Géopolitique à la luxembourgeoise.
Dans ce contexte, nous renvoyons volontiers au post de la page Facebook «La question parlementaire la plus conne».
Bien sûr, on peut dire que le Grand-Duc ne décide pas lui‑même. Il va là où le gouvernement l'envoie. Mais un chef d'État qui serre des mains devient le visage de ce qui se décide derrière les portes closes – et les visages restent dans les mémoires.

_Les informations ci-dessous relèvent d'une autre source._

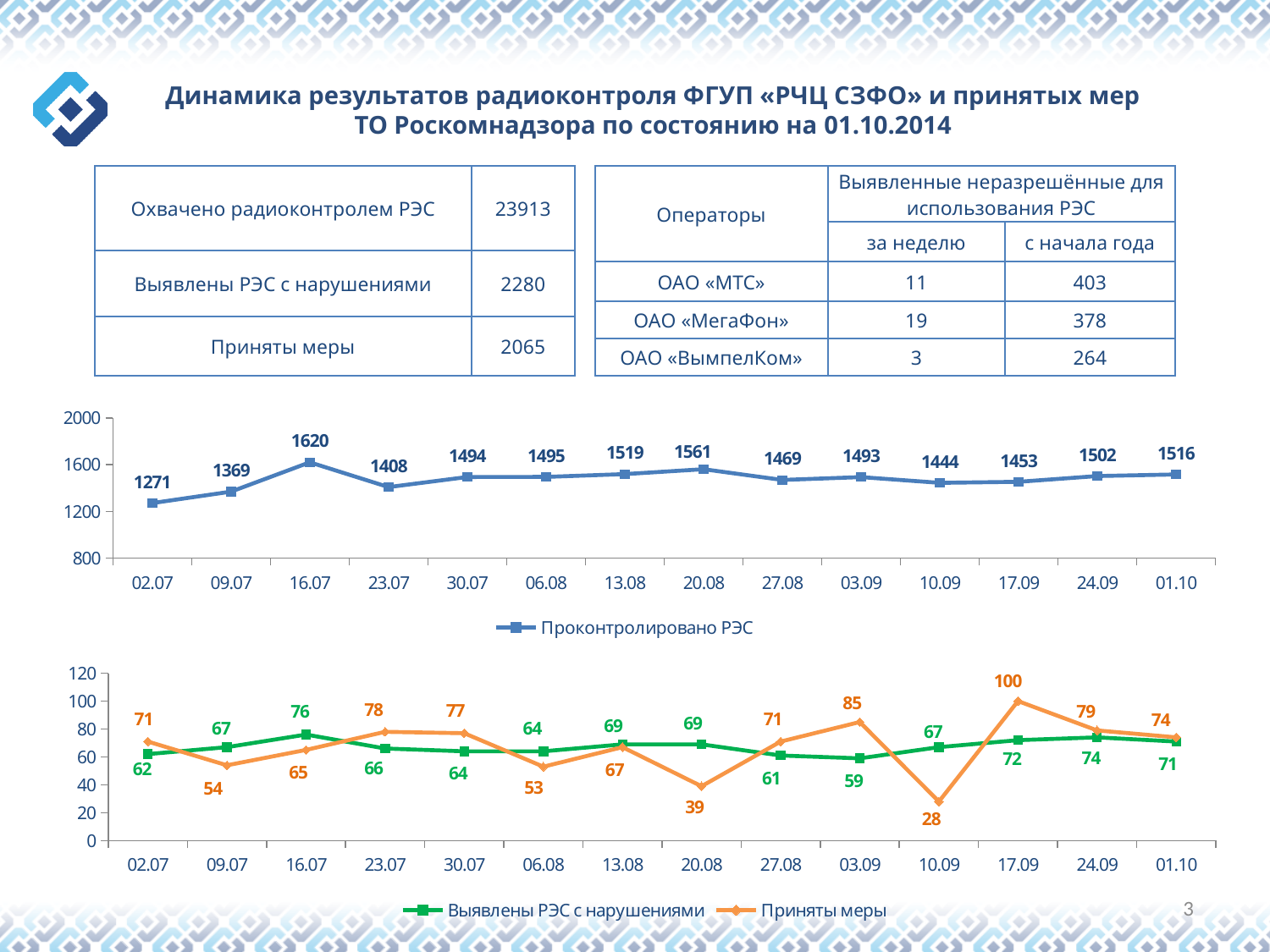
In the bottom chart, what is the value of Приняты меры on 17.09? 100 How many data points are plotted in the top chart? 14 In the top chart, what is the value of Проконтролировано РЭС on 16.07? 1620 In the bottom chart, what is the value of Выявлены РЭС с нарушениями on 16.07? 76 What type of chart is the bottom chart? line chart In the bottom chart, what is the difference between Приняты меры and Выявлены РЭС с нарушениями on 03.09? 26 In the top chart, what is the difference between the values on 01.10 and 02.07? 245 How many series does the legend of the bottom chart list? 2 In the bottom chart, on which date is Приняты меры lowest? 10.09 In the top chart, on which date is Проконтролировано РЭС highest? 16.07 In the top chart, on which date is Проконтролировано РЭС lowest? 02.07 In the bottom chart, which is larger on 20.08: Выявлены РЭС с нарушениями or Приняты меры? Выявлены РЭС с нарушениями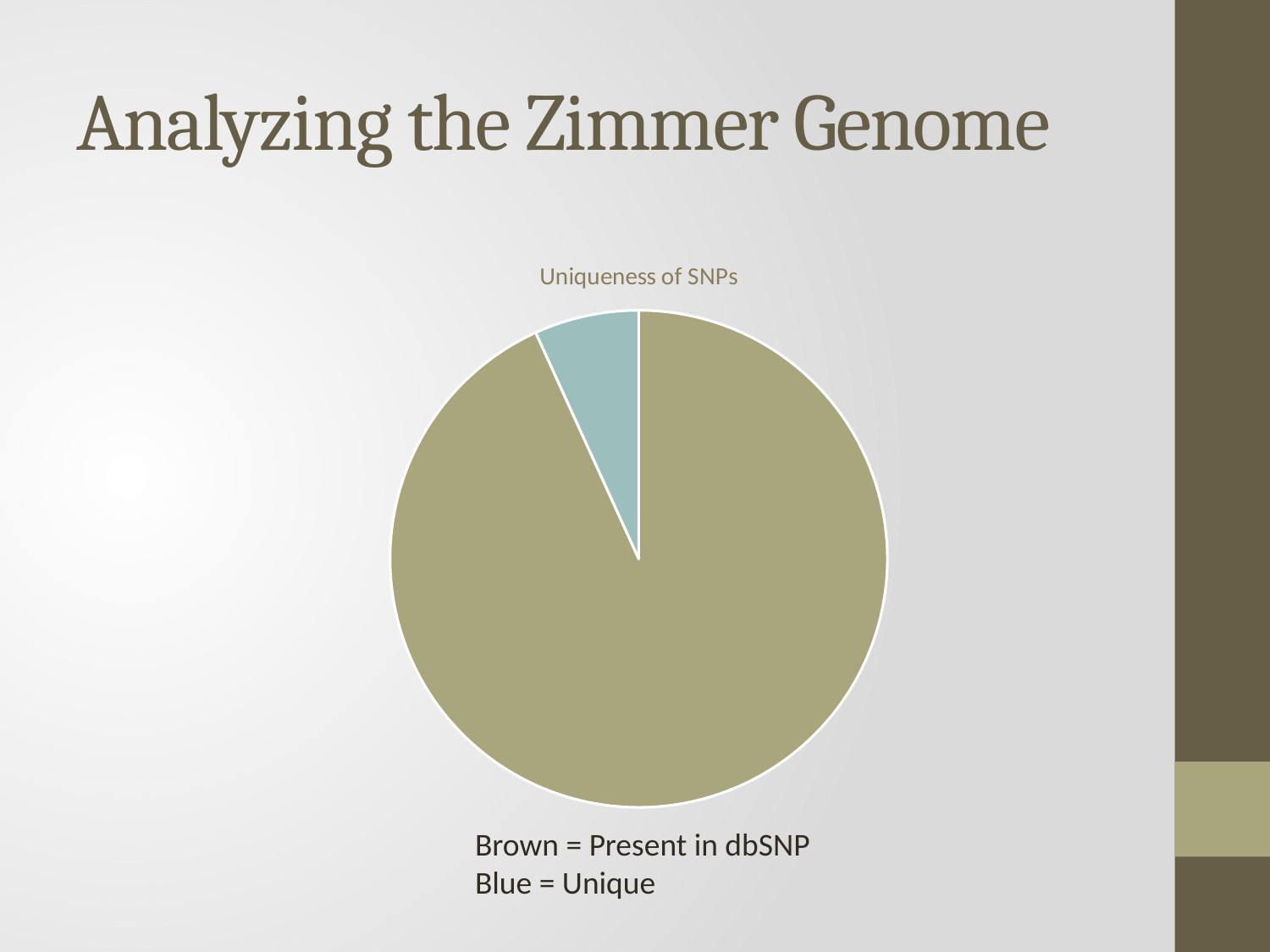
Which is larger in the pie chart: the share of SNPs present in dbSNP or the share of unique SNPs? Present in dbSNP What is the title of the pie chart? Uniqueness of SNPs Which colour represents unique SNPs in the pie chart? Blue How many slices does the pie chart have? 2 Which category takes up the smallest share of the pie chart? Unique According to the slide, what does the brown slice of the pie chart represent? Present in dbSNP Which category takes up the largest share of the pie chart? Present in dbSNP What kind of chart is shown on the slide? Pie chart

Deux poids, deux mesures – comme d'habitude
Étonnant, ce revirement de la diplomatie luxembourgeoise. Le 2 mars 2022 – la guerre en Ukraine venait d'éclater – l'ancien chef de la diplomatie luxembourgeoise Jean Asselborn, sous le Premier ministre Bettel, s'était exprimé sur radio socio-culturelle 100,7. Et qu'a-t-il dit? Pas d'appel diplomatique. Pas de «renforcement des relations bilatérales».
Non. Asselborn avait déclaré très clairement que la meilleure solution serait d'«éliminer physiquement Vladimir Poutine».
Éliminer physiquement. À la radio publique. Sans sourciller.
Trump, pourtant – que beaucoup considèrent comme causant bien plus de dégâts dans le monde que Poutine n'aurait jamais osé en rêver – est traité avec des gants de velours. Pas de note de protestation. Pas un mot acéré du ministre des Affaires étrangères. Pas même une petite remarque discrète et anodine lors d'une conférence de presse. Et ce, alors que Trump a menacé d'anéantir tout un peuple, fait bombarder écoles et hôpitaux, universités et maisons – avec les gens à l'intérieur, bien entendu.
Deux hommes. Deux guerres. Deux poids, deux mesures. Selon Asselborn, Poutine devait être « éliminé physiquement ». Trump, lui, se voit dérouler le tapis rouge.
Un utilisateur Facebook a résumé la situation avec une touche philosophique:
«Le Luxembourg et les États-Unis – une tête et un c**. La question est juste: qui est la tête?»
Nous le saurons. Du 12 au 17 avril.
D'ici là, nous retenons notre souffle.